The release of Doom elevated the concept to an art form. Doom was faster, had more and better graphics and could actually scare the living daylights out of you. There isn't one person that I know that has played the game seriously and didn't have nightmares. I even remember reading an article in the paper about how some university students were playing so much Doom, that they began to experience adverse psychological effects. They were walking down hallways, hugging the walls, peering around corners before turning and exhibiting general paranoid behavior. Get a grip! Anyhow, Doom did have a powerful effect on gamers everywhere. It was heart-pounding non-stop action and people couldn't get enough. People were able to create their own levels, and within a few months thousands of "non-official wads" were cropping up on Internet sites everywhere. The game kept growing and growing and growing. It made the guys at ID super-rich and essentially put the P.C. on the map as the gaming machine.

Naturally, before long Doom II came out and was another mega-hit. The game was essentially the same as Doom I, but had some behind the scenes improvements to the 3D engine. It also offered some new bad guys, and a great new weapon - the all powerful double-barreled shotgun. The game was a perfect concoction. It was well-done, extremely violent and mindless, and amazingly tailored itself to the typical American computer user - Male, between the ages of 18 and 30, violent, a firm believer in the right to bear arms (and therefore kill people - why else would you bear arms?), and desirous of a game that did not involve any thought. Essentially, what Doom was.

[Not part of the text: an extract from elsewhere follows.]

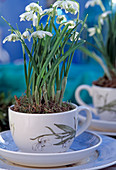 Galanthus nivalis 'Floriplena' (syn. 'Hortensis')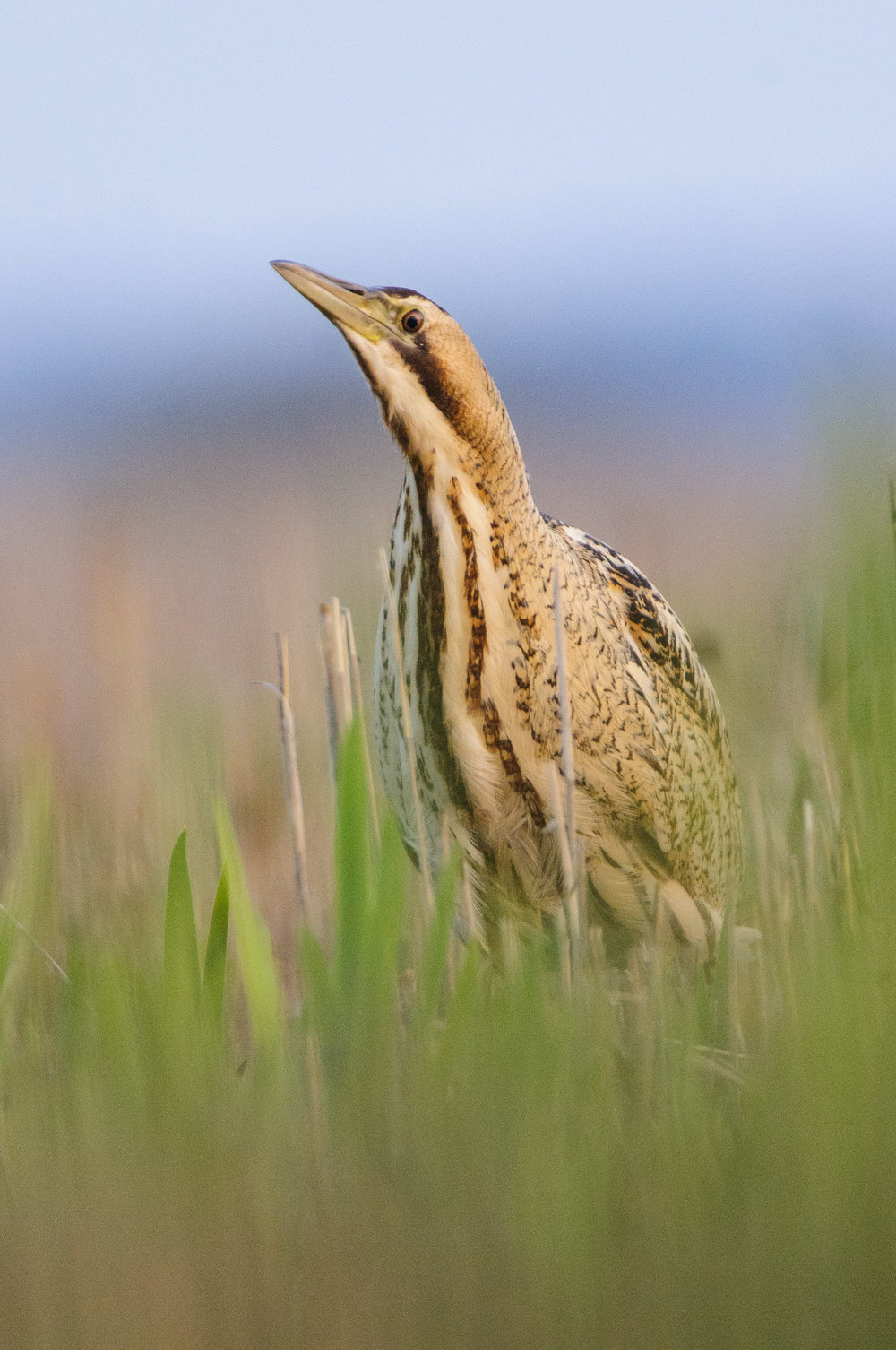 Great Bittern (Botaurus stellaris), Suffolk, feeding, spring.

Fast forward two years later, and after a seemingly endless wait, the next generation of in-your-face violence has been released. The much anticipated Quake finally came out. To let you have an idea of the kind of wait and hype surrounding this game, consider it the "Dave Letterman Jumps to CBS" hype of the computer world. Everybody from the Mighty Bill Gates on down was waiting for it. In fact, the game supposedly underwent so many changes, that what came out was a surprise and ultimately a disappointment.

There would naturally be some disappointment. Anytime anything or anyone is exposed to such attention and hype, it is usually overdone. Once the product arrives, it rarely meets anyone's expectations and the bubble bursts. Quake didn't disappoint me for these reasons. There were others, such as the overall game and the lack of any new conceptual ideas.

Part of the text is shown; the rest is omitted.